* **Written instruction**: Exactly repeat all the records below, omitting the images they hold.

________________________________________

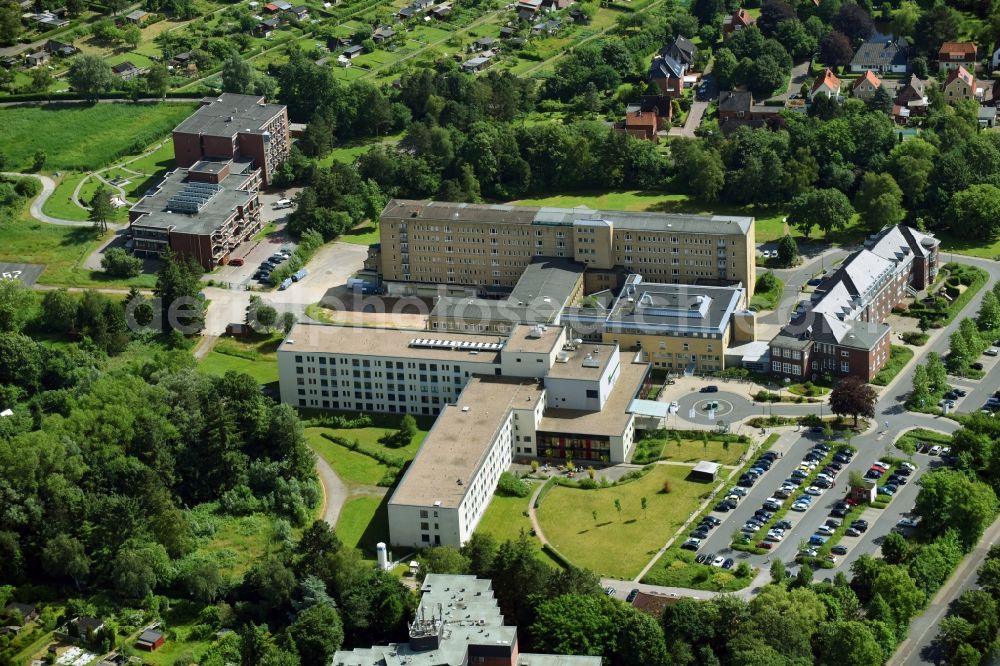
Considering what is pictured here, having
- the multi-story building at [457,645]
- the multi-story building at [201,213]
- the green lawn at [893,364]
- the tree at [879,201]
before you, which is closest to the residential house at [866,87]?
the tree at [879,201]

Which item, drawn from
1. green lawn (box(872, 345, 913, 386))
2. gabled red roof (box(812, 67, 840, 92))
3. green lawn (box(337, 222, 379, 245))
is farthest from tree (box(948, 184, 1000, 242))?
green lawn (box(337, 222, 379, 245))

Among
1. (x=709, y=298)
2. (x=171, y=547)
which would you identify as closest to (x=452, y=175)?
(x=709, y=298)

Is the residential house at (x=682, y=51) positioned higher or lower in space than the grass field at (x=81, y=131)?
higher

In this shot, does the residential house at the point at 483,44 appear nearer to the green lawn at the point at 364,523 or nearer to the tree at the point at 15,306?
the tree at the point at 15,306

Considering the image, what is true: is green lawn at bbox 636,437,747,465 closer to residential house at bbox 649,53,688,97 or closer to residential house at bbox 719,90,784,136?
residential house at bbox 719,90,784,136

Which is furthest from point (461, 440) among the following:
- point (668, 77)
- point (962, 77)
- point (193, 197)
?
point (962, 77)

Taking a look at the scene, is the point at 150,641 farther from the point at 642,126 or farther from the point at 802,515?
the point at 642,126

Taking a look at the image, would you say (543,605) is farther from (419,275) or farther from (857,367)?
(419,275)
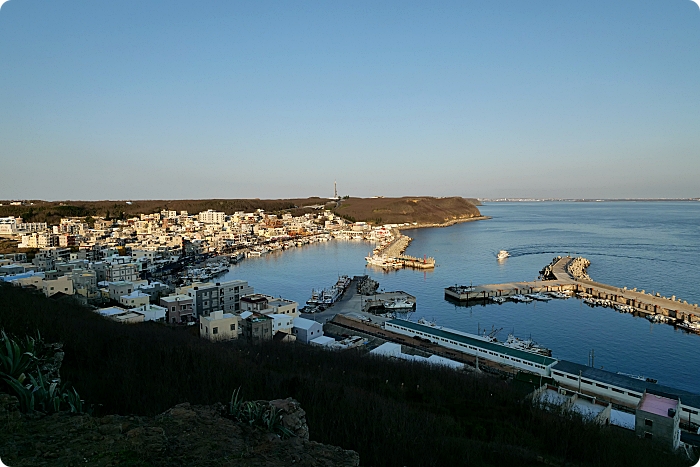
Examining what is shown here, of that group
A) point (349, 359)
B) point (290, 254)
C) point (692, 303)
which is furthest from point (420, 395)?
point (290, 254)

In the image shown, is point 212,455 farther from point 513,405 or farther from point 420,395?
point 513,405

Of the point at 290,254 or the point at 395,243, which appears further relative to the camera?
the point at 395,243

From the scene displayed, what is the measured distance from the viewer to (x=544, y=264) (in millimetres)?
14375

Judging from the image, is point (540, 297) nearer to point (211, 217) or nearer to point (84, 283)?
point (84, 283)

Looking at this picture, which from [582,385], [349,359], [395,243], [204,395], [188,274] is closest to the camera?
[204,395]

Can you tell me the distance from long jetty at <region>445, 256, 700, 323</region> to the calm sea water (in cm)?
55

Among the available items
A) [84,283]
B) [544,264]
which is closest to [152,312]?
[84,283]

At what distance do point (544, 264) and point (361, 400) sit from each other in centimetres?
1360

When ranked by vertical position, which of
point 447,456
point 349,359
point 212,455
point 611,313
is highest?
point 212,455

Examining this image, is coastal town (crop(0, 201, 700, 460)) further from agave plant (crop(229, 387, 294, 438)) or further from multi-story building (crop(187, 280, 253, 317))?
agave plant (crop(229, 387, 294, 438))

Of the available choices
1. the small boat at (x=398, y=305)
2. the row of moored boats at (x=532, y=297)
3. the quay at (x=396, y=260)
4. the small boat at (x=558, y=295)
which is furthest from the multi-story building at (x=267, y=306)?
the quay at (x=396, y=260)

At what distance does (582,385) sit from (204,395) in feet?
14.3

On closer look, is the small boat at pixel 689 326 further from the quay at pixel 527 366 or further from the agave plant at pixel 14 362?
the agave plant at pixel 14 362

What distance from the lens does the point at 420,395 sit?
3186mm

________________________________________

* **Result of the exercise**:
Considering what is pictured here, having
- the multi-story building at [457,645]
- the multi-story building at [201,213]
- the green lawn at [893,364]
- the tree at [879,201]
before you, which is closest to the residential house at [866,87]?
the tree at [879,201]

Which item, drawn from
1. green lawn (box(872, 345, 913, 386))
2. gabled red roof (box(812, 67, 840, 92))
3. green lawn (box(337, 222, 379, 245))
is farthest from tree (box(948, 184, 1000, 242))?
green lawn (box(337, 222, 379, 245))

Among
1. (x=709, y=298)
2. (x=171, y=547)
which would you identify as closest to (x=452, y=175)?
(x=709, y=298)

Is the residential house at (x=682, y=51) positioned higher or lower in space than the grass field at (x=81, y=131)?
higher

In this shot, does the residential house at the point at 483,44 appear nearer to the green lawn at the point at 364,523 or nearer to the tree at the point at 15,306?
the tree at the point at 15,306

Considering the image, what is true: is green lawn at bbox 636,437,747,465 closer to residential house at bbox 649,53,688,97 or closer to residential house at bbox 719,90,784,136?
residential house at bbox 719,90,784,136

Which is furthest from point (461, 440) among the following:
- point (668, 77)
- point (962, 77)
- point (193, 197)
?
point (962, 77)

Taking a look at the scene, is the point at 150,641 farther from the point at 642,126 or farther from the point at 802,515?
the point at 642,126

Taking a look at the image, would you say (543,605) is farther from (419,275) or farther from (857,367)?
(419,275)
Examining what is shown here, of that group
A) point (349, 359)
B) point (290, 254)
C) point (692, 303)
which is furthest from point (420, 395)?
point (290, 254)

In the image shown, is point 212,455 farther from point 513,405 or farther from point 420,395?
point 513,405

Of the point at 290,254 or the point at 395,243, which appears further relative to the camera?
the point at 395,243

From the scene displayed, what is the measured distance from the viewer to (x=544, y=264) (in millimetres)?
14375

Judging from the image, is point (540, 297) nearer to point (211, 217) or nearer to point (84, 283)?
point (84, 283)

Looking at this picture, which from [582,385], [349,359], [395,243], [204,395], [188,274] is closest to the camera?
[204,395]

Can you tell me the distance from long jetty at <region>445, 256, 700, 323</region> to the calm sea water (in cm)?
55

Among the available items
A) [84,283]
B) [544,264]
which is closest to [152,312]?
[84,283]

At what distance do point (544, 264) and point (361, 400) sit from each other in centimetres?
1360

When ranked by vertical position, which of
point 447,456
point 349,359
point 212,455
point 611,313
is highest?
point 212,455

Examining this image, is coastal town (crop(0, 201, 700, 460)) further from agave plant (crop(229, 387, 294, 438)) or further from multi-story building (crop(187, 280, 253, 317))?
agave plant (crop(229, 387, 294, 438))

Of the available choices
1. the small boat at (x=398, y=305)
2. the row of moored boats at (x=532, y=297)
3. the quay at (x=396, y=260)
4. the small boat at (x=558, y=295)
which is furthest from the multi-story building at (x=267, y=306)?
the quay at (x=396, y=260)

At what distance does (582,385) sit from (204,395) in feet?
14.3

On closer look, is the small boat at pixel 689 326 further from the quay at pixel 527 366 or further from the agave plant at pixel 14 362?
the agave plant at pixel 14 362

What distance from the lens does the point at 420,395 sit?
3186mm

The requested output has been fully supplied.